Pays des Pyrénées Cathares

Bordé par la chaîne des Pré-Pyrénées, le Pays des Pyrénées Cathares reflète encore aujourd’hui les contingences historiques de la croisade des albigeois au début du XIIIe siècle. La terre qui a, alors, été donnée au Maréchal Guy de Lévis recouvre pratiquement la configuration actuelle du Pays. Les guerres de religion se sont illustrées au cœur même de la famille des Lévis. Surtout, pendant les siècles qui ont suivi, le développement des villages s’est fait en interrelation notamment économique. Le développement textile, qui s’est concentré sur Lavelanet et la vallée du Touyre au XIXe siècle, a profité à tout le territoire engendrant des quotidiens et habitudes de vie communs aux habitants (migrations pendulaires, accès aux commerces et services, aux lieux de travail). Donnant lieu à un véritable sentiment d’appartenance commune, le territoire correspond bien à la notion de Pays compris comme territoire « vécu ».

Un territoire d’art et d’histoire

Situées à l’est de Ariège, à la frontière de l’Aude, celles que l’on appelle les Pyrénées Cathares sont devenues Pays d’art et d’histoire en novembre 2008. C’est un label qui leur a été décerné par le ministère de la Culture et de la Communication pour leur fort potentiel patrimonial. Elles entrent ainsi dans le réseau national des territoires reconnus pour la qualité de leurs actions de médiation avec des guides conférenciers agréés. Ce sont 56 communes s’étendant sur près de 640 km2 qui ont été labellisées.

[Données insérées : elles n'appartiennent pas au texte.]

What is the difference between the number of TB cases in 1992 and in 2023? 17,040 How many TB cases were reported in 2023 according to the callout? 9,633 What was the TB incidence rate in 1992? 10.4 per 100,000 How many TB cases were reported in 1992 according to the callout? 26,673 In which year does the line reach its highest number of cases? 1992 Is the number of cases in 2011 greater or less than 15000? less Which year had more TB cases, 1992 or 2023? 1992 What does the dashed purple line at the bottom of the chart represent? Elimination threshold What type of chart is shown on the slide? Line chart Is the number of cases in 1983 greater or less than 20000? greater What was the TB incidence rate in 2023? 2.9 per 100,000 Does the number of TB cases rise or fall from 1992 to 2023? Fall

De Pamiers, l’entrée nord-ouest du territoire traverse la moyenne vallée de l’Hers qui porte le nom de la rivière qu’elle longe. Entre Méditerranée et Atlantique, cet axe de communication a décidé très tôt les hommes à s’y installer. C’est là qu’abondent les vestiges archéologiques de l’époque gallo-romaine et du Haut Moyen Age dont une nécropole mérovingienne majeure ; que se trouvent les fresques d’influence catalane du XIIe siècle de l’église semi-rupestre de Vals et qu’aboutit le cheminement à l’attrayante bastide médiévale de Mirepoix.

L’entrée sud du territoire évoque quant à elle les célèbres noms de la période du catharisme : Montségur, Roquefixade, Péreille… Dans un monde féodal méridional moins structuré et centralisé que son pendant du nord, les liens de vassalité qui structuraient les nombreuses et complexes co-seigneuries ont favorisé son expansion. A tel point que les Inquisiteurs parlaient d’un « gène hérétique » pour le seigneur de Montségur. Le clan Roger de Mirepoix et la famille Péreille, la plupart de leurs co-seigneurs, parents et alliés du pays d’Olmes, étaient acquis à la cause !

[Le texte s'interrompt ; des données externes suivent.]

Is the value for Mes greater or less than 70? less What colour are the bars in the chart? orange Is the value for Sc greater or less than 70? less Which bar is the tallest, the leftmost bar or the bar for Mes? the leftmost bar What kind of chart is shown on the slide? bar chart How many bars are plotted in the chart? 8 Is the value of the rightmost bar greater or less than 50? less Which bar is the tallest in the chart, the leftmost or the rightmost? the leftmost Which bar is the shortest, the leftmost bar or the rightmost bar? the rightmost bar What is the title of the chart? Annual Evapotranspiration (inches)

Dans ce paysage organisé en bandes longitudinales qui s’échelonnent des massifs atteignant 2368 mètres jusqu’à la zone de plaine/terreforts de 350 à 500 mètres, l’eau a creusé les vallées. Elles portent l’empreinte de l’inlassable ingéniosité des hommes à utiliser la force motrice de l’eau pour leurs diverses activités : jais, corne, bois, fer, talc, marbre et surtout textile tout autour de Lavelanet…

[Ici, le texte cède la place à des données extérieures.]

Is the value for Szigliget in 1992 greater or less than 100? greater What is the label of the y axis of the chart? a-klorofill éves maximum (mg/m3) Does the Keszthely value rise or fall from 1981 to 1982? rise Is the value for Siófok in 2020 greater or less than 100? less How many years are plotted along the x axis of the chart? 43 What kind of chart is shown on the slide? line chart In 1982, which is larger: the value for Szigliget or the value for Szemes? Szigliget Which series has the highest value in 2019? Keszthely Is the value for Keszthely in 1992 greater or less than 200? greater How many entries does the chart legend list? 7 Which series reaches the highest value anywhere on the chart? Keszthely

Fort de son histoire et des marques qu’elle y a laissées, dans son écrin préservé de verdure, le Pays des Pyrénées Cathares s’inscrit dans une vision dynamique du patrimoine dans ses multiples facettes. Il choisit de mettre en place, conformément aux préconisations du réseau national des villes et pays d’art et d’histoire, des programmes étoffés d’animations conduites par des animateurs et guides-conférenciers agréés par le ministère de la Culture et de la Communication. Connaissant leur territoire dans ses multiples facettes, ils donnent des clés de lecture originales et érudites des paysages, de l’histoire, du développement des villes et villages.

Outre une identité et un espace, le Pays d’art et d’histoire des Pyrénées Cathares est aussi un projet collectif qui vit au travers de la vie associative, du secteur de l’éducation et de l’action culturelle.